I've been a walking argument all day. I took tonight's and then I just have tomorrow's dose.

Woooooo I don't know how I'm going to get through this, hopefully it's not like going to get any worse I'm pretty moody.
But that's the only complaint I have. No cramps or spotting, af was gone yesterday.


----------



## happygolucky3

Hey ladies, I'd love some pals in the process!! This is our first month TTC. I felt ready a few months ago, but i was waiting until husband was ready also. When he said 2 weeks ago he felt ready, I thought I was dreaming!!

I've been doing Ovulation kits and got a positive yesterday, on 10/18, we BD 10-15, 10-17, and hoping to tonight if we aren't too tired after work :) :). Im hoping that we get pregnant but trying not to get too crazy about it in case it takes a while. I'm 28, almost 29, and he is 27. I love the thought of supporting some other ladies and hearing everyone's story. Baby dust to all...

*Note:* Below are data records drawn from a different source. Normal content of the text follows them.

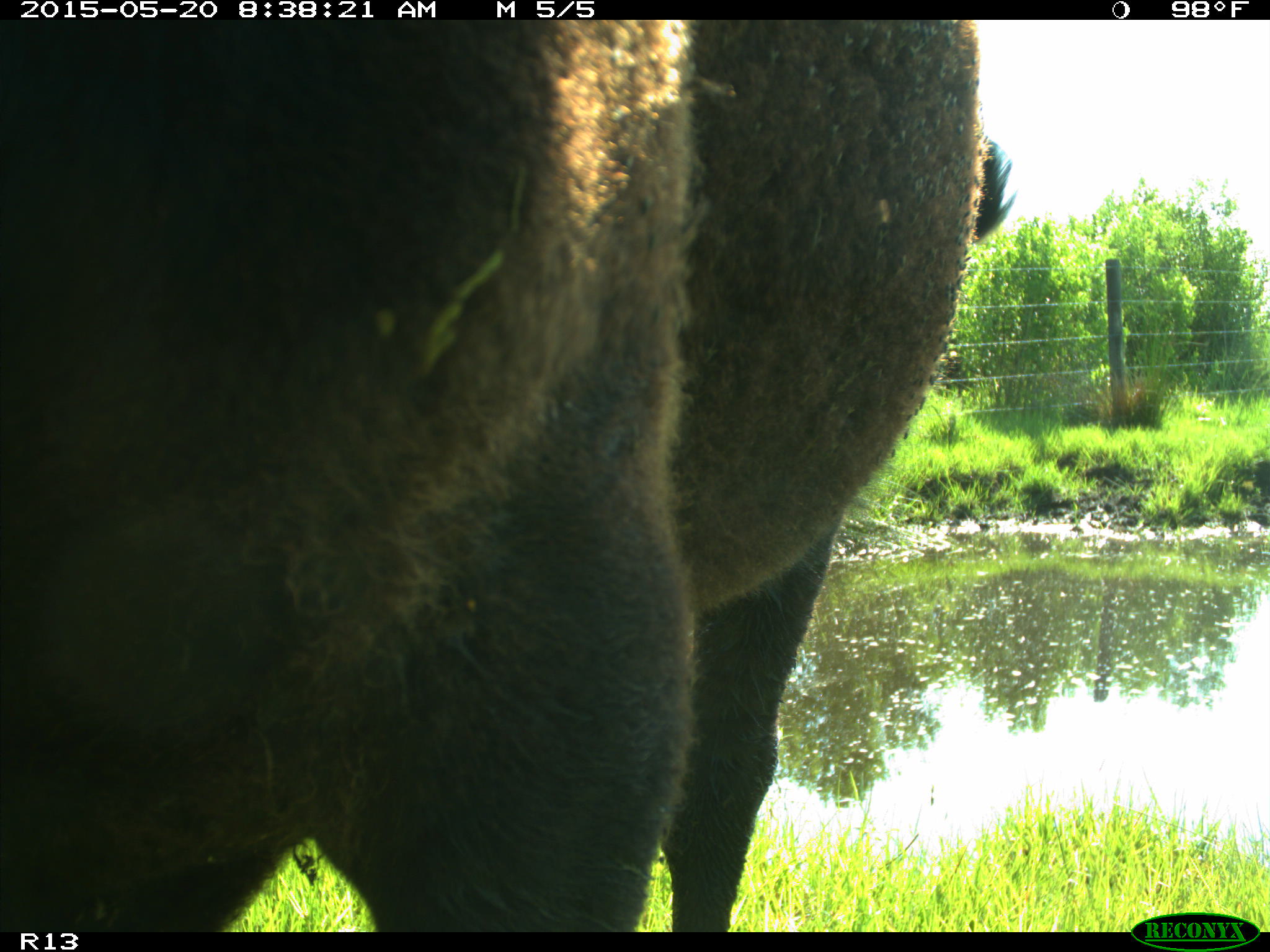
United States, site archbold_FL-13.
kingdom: Animalia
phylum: Chordata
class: Mammalia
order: Artiodactyla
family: Bovidae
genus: Bos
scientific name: Bos taurus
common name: domestic cow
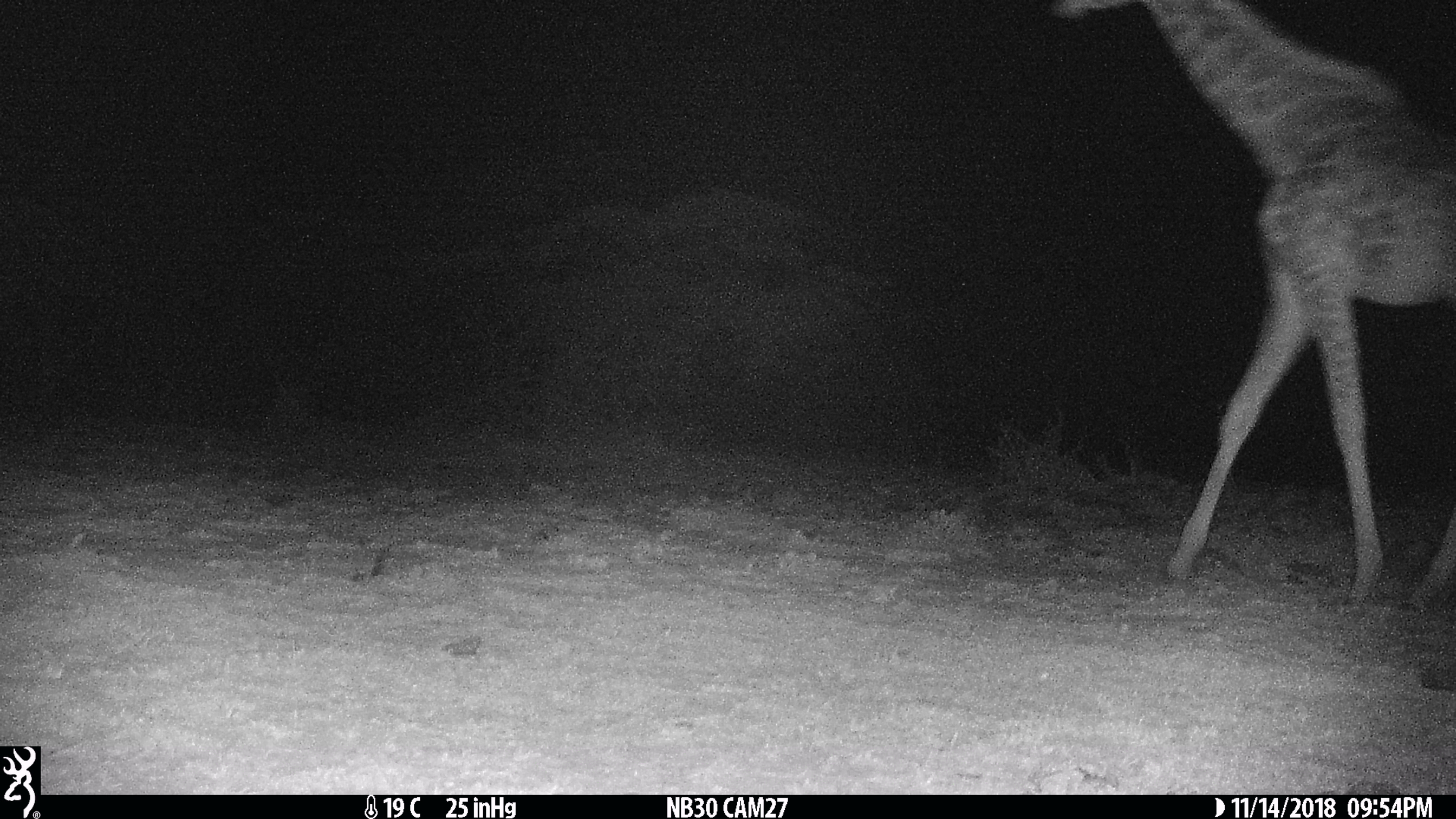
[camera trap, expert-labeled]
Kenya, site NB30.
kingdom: Animalia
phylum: Chordata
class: Mammalia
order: Artiodactyla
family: Giraffidae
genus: Giraffa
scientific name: Giraffa camelopardalis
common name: northern giraffe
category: giraffe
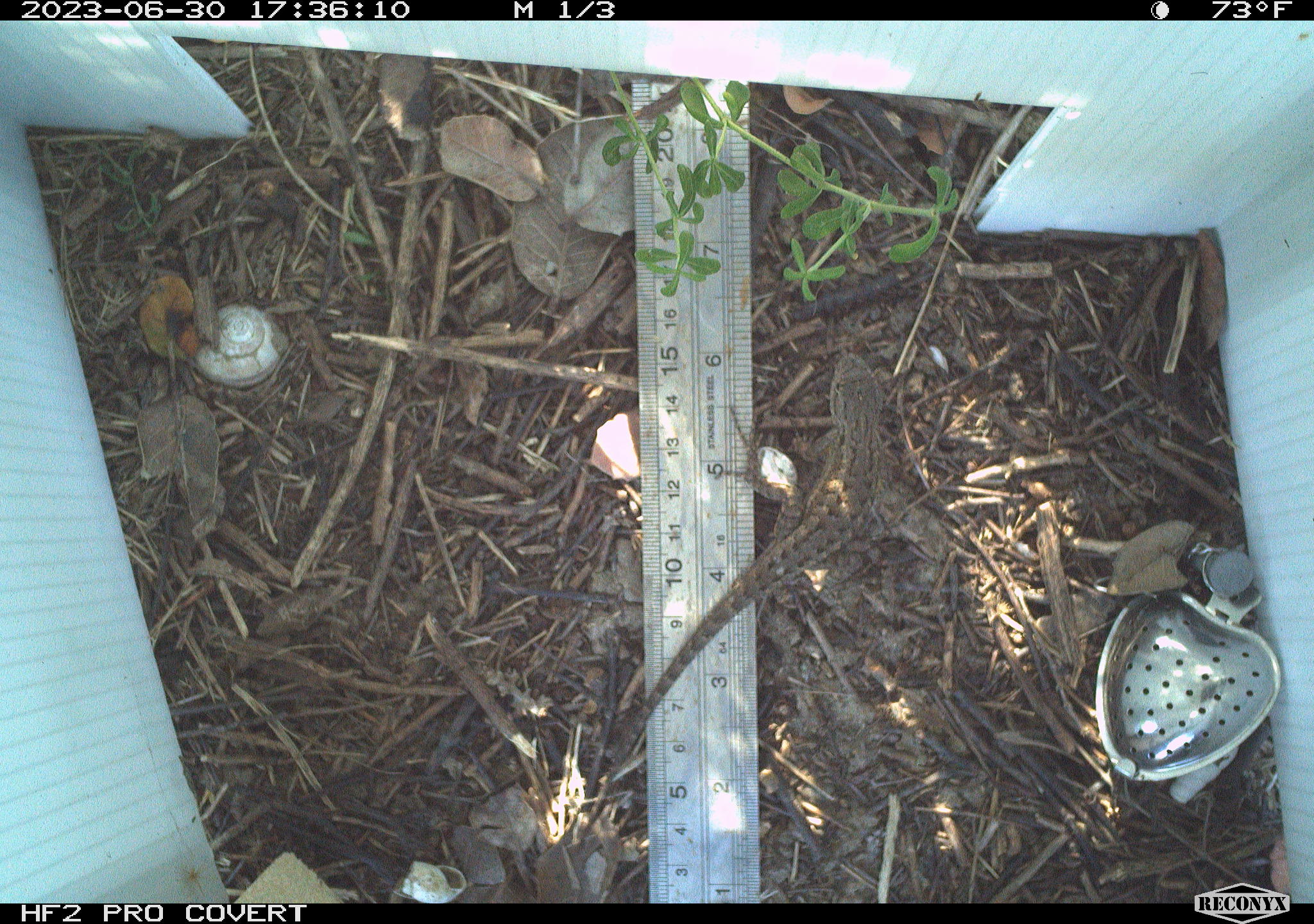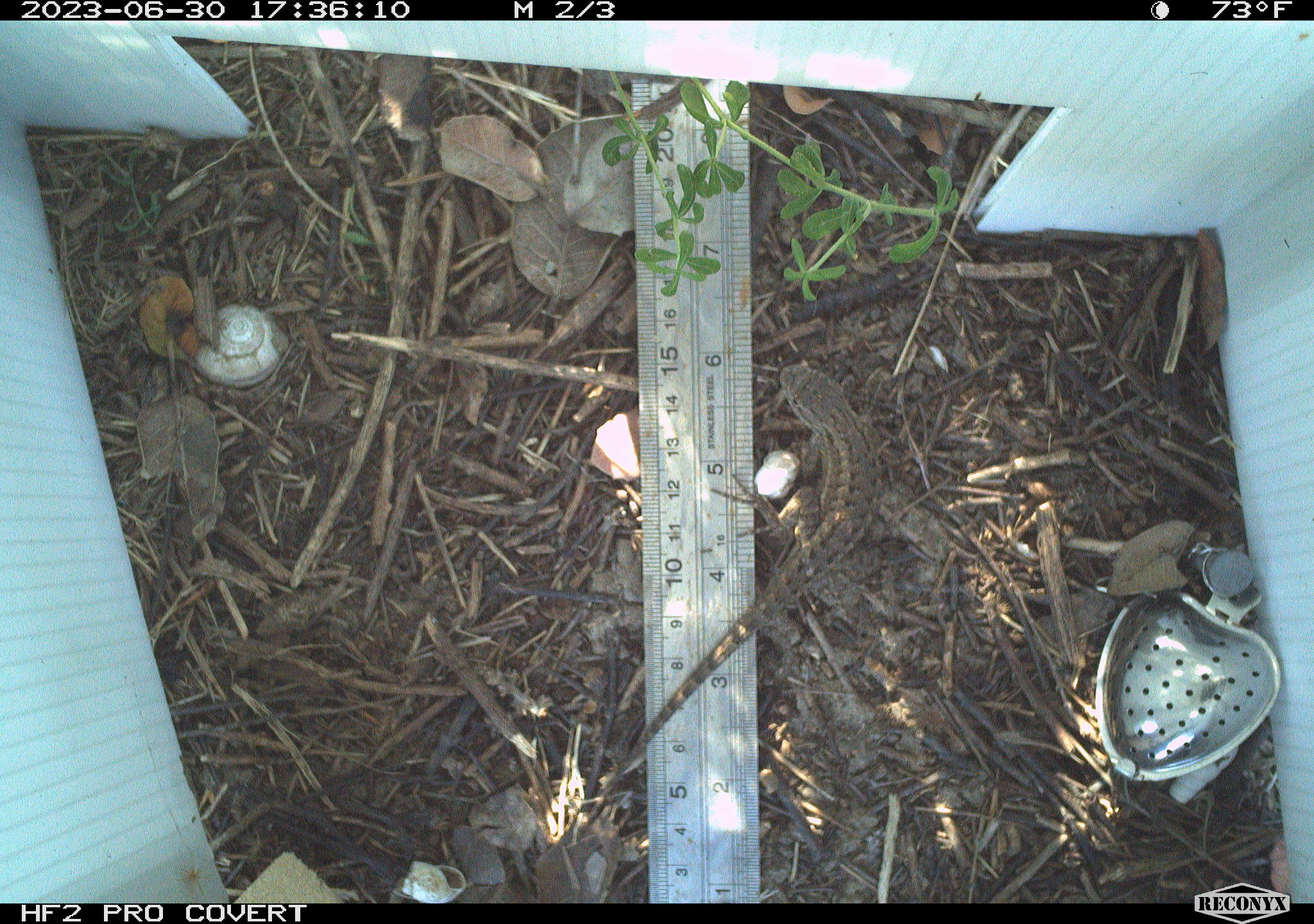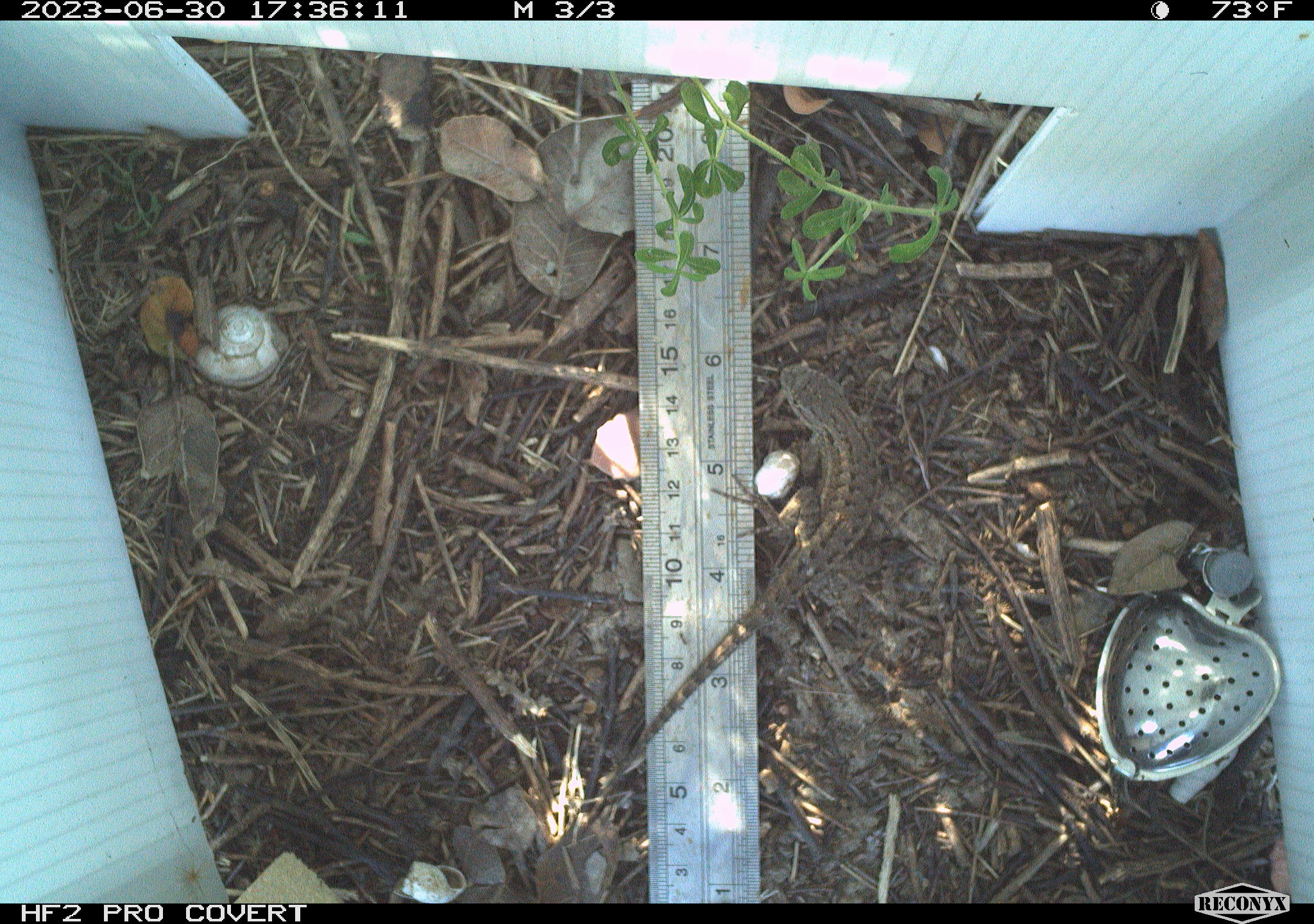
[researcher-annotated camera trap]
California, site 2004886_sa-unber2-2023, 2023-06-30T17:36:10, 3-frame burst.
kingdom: Animalia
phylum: Chordata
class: Reptilia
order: Squamata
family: Phrynosomatidae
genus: Sceloporus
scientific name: Sceloporus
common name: spiny lizards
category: sceloporus species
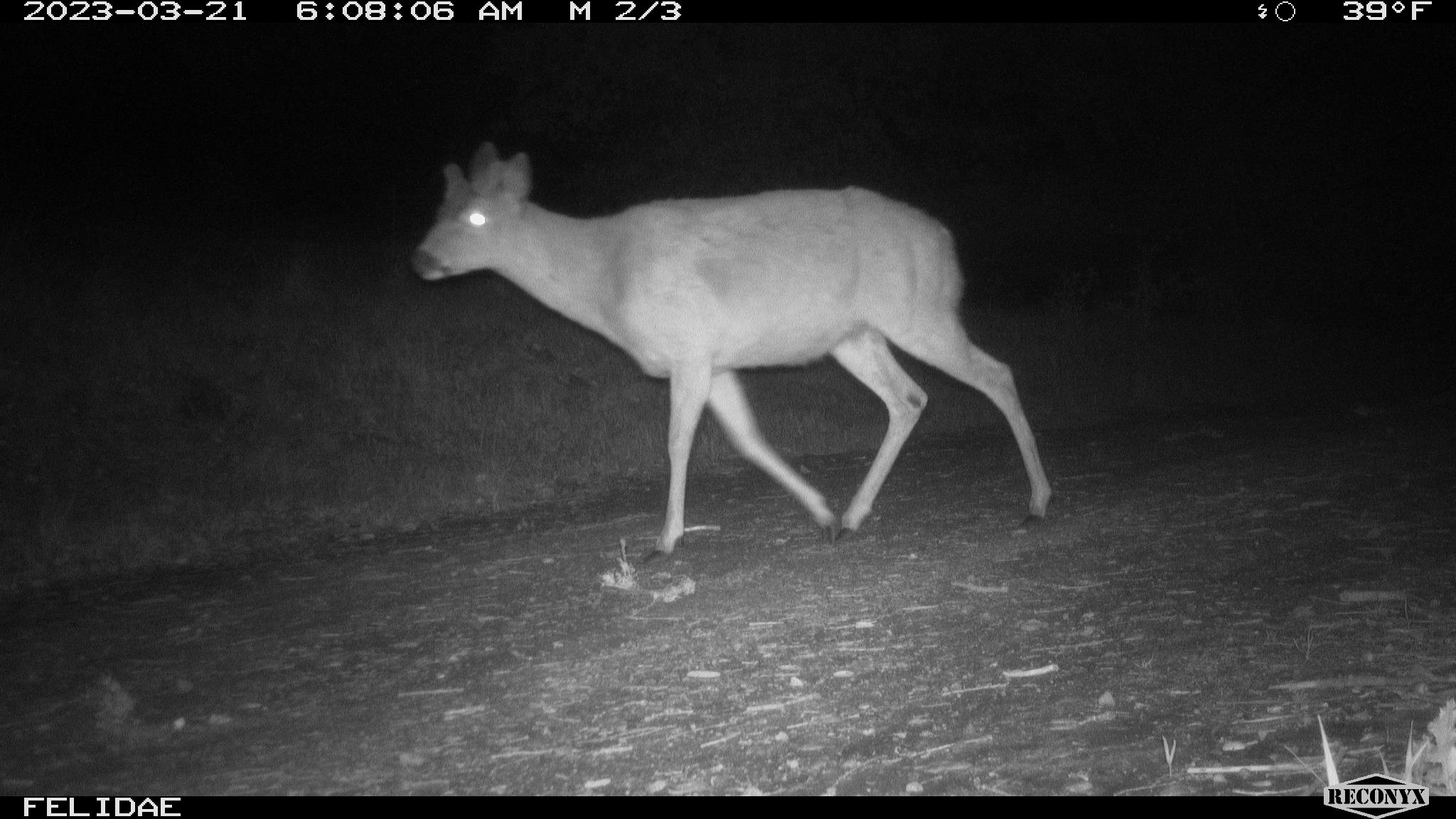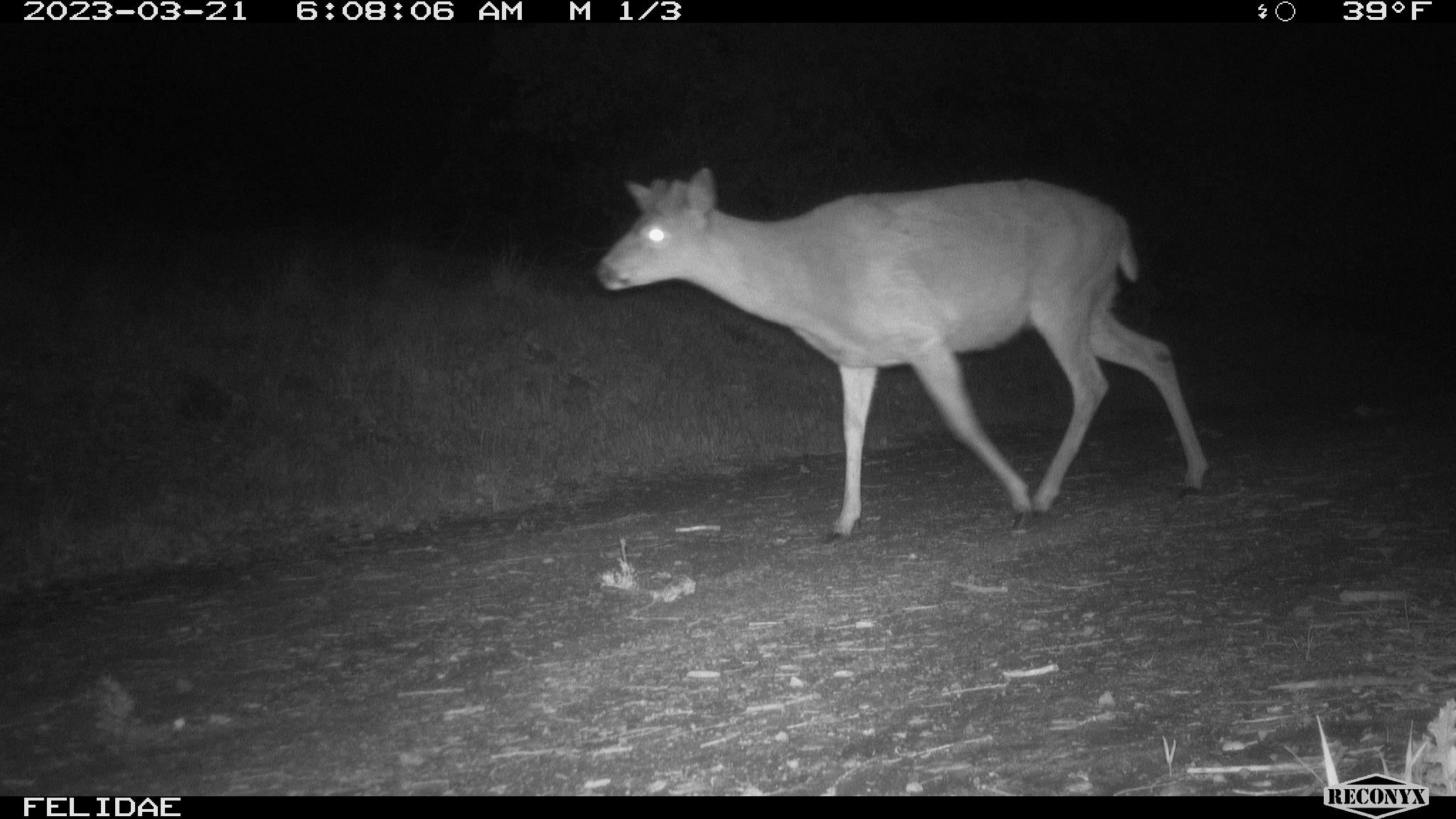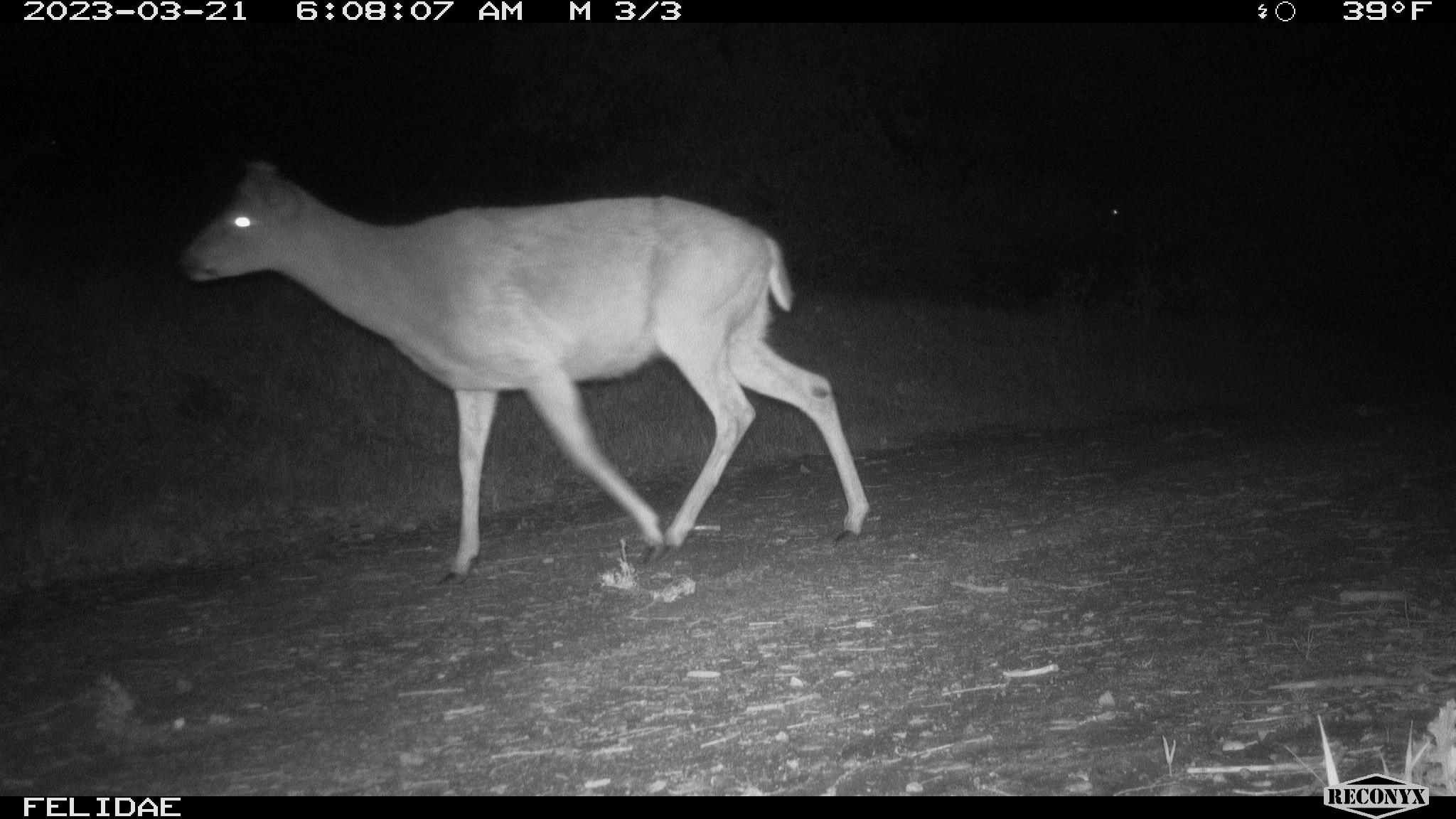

ALso, used clomid about 2 years ago to get my period back after not having it for >4 months, have since had a routine 35/36 day cycle. Clomid was such a lifesaver for me.

P.S. Also likes dogs : )


----------



## Msharp11686

7dpo for me. We have been TTC since last June but haven't really questioned anything due to having four other children:2, 10, 12 and 14. We did have to use Clomid to get our last baby so I took my first round this month, and can tell you I have not ovulated like that, EVER! I am nursing my baby at nights, when I don't work so really do not think I was ovulating. Also used OPK for the first time this month. I didn't get to test until the next morning after the pain started on the 13th due to being at work, but that next morning Oct 14th it was positive and that afternoon it was also positive. I have been crampy, FULL of gas since 4DPO and peeing an increased amount. I am horrible at staying hydrated but somehow always have something to pee! I have been getting a little visual disturbances as well but nothing crazy like the other symtoms. HA often but chalked it up to working nights without caffeine. I have had no spotting. Has anyone else yet? I took a test 5dpo and of course it was negative but it was extra from last month and I couldn't help myself! Cant wait to hear about all your BFPs in a couple days?|!!!


----------



## Jules8

Good luck ladies! Fingers crossed you get some good news in the next few days.:dust:

I've been in a bit of a hormonal brain fog today. I feel good otherwise! I'm hoping my OPK's get here on Monday. AF just left yesterday so I'm thinking I have a bit til I actually O, but I'm going to get some dollar store ones to take over the weekend.


----------



## Pinkee

So Happy I think you are 2dpo and Msharp is 8dpo ?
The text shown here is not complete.